Besides Keck, the other newly-installed members of the 2022 Western Growers Executive Committee are: Puglia; Senior Vice Chairman Stuart Woolf, President and CEO of Woolf Farming & Processing; Vice Chairman Rob Yraceburu, President of Wonderful Orchards; Treasurer Neill Callis, General Manager of Turlock Fruit Company; Executive Secretary Don Cameron, Vice President of Terranova Ranch; Talley, in his role as Past Chairman and Ron Ratto, President of Ratto Bros. in his role as Past Past Chairman.

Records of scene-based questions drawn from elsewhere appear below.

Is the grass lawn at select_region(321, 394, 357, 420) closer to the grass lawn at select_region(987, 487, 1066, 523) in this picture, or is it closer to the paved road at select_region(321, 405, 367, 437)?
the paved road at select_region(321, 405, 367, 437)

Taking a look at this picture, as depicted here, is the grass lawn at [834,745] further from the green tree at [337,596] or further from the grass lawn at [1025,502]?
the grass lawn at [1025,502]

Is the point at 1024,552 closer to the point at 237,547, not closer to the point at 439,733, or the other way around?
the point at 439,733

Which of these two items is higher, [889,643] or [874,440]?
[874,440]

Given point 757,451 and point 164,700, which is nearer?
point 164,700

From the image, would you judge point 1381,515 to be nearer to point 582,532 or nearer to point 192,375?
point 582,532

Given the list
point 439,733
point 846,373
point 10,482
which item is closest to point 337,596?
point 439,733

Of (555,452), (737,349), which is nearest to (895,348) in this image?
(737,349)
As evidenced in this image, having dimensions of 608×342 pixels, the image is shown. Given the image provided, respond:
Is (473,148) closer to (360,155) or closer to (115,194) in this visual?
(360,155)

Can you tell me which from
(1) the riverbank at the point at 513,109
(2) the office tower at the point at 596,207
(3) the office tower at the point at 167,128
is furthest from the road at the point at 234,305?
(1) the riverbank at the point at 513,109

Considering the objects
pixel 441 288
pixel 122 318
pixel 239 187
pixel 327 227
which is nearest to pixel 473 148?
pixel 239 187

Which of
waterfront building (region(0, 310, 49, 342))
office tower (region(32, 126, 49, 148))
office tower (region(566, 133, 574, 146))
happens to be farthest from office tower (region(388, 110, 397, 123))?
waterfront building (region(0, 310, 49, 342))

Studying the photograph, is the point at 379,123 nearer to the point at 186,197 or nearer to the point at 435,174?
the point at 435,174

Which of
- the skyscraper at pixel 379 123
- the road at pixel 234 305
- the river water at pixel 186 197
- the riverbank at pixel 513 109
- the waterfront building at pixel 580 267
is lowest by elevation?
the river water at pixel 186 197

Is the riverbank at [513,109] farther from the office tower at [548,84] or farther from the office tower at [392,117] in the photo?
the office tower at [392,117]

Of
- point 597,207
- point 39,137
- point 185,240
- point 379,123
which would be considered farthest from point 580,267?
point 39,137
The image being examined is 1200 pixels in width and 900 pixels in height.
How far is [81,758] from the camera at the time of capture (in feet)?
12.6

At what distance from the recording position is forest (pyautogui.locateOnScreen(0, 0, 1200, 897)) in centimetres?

“I have been fortunate beyond words to serve my first two years in this position alongside Ryan Talley, who led us as Chairman through a historic pandemic with calm confidence and wise counsel,” Puglia said. “As the only person to serve two years as WG’s Chairman, Ryan has given far more time and effort for the greater good than could be anticipated. We are enormously grateful to him and to his family.”

“It’s certainly daunting to assume the Chairmanship of Western Growers,” Keck said. “The litany of people that have gone before me—it’s just crazy.”

Keck hopes that as we evolve from the frantic pandemic stage of COVID to a managed endemic stage, we can create a new productive reality. “We’ve been in this surreal spin cycle for going on two years. It’s nice to think we’re coming out of this malaise that we’re in. That’s our hope, but we’ve had these false starts plenty this past year, right?” he said. “I refuse to accept this new normal as the new reality—no, it’s not. It’s still surreal and dystopic. It’s not our new normal. It’s messed up, and we are desperately needing to get out of it. That being said, the challenges we face are no less than what they’ve always been.”

The key to that, he said, is being clear, concise, and forthright in spreading the message to the public about the real-world needs of the grower and shipper community. “I think we have a good story to tell, and I think people are becoming much more aware of the essentials in their lives,” Keck said. “I think the opportunities that we’re going to have through these challenges are something we really need to key into in our messaging. I think it will open some doors to a lot of real good discussions, and, hopefully, policies that help ensure our future.”

Counterintuitively, it may just be that the horrors and sadness of the COVID crisis provided a turning point towards good. For the first time, Americans became aware of the complexities involved in getting food to the table and commodities on shelves.

“I think we’re supplying them with an essential need in food, and I think there is a huge opportunity there that is going to elevate our message that we matter,” he said. “We are a key part of everyone’s lives, and there are a lot of vulnerabilities in the supply chain that can affect everyone here in our country. There’s going to be some interesting things that come from that, and that may be a shifting of our awareness as a society and as a culture. I think Western Growers is in a good position to capitalize on that.”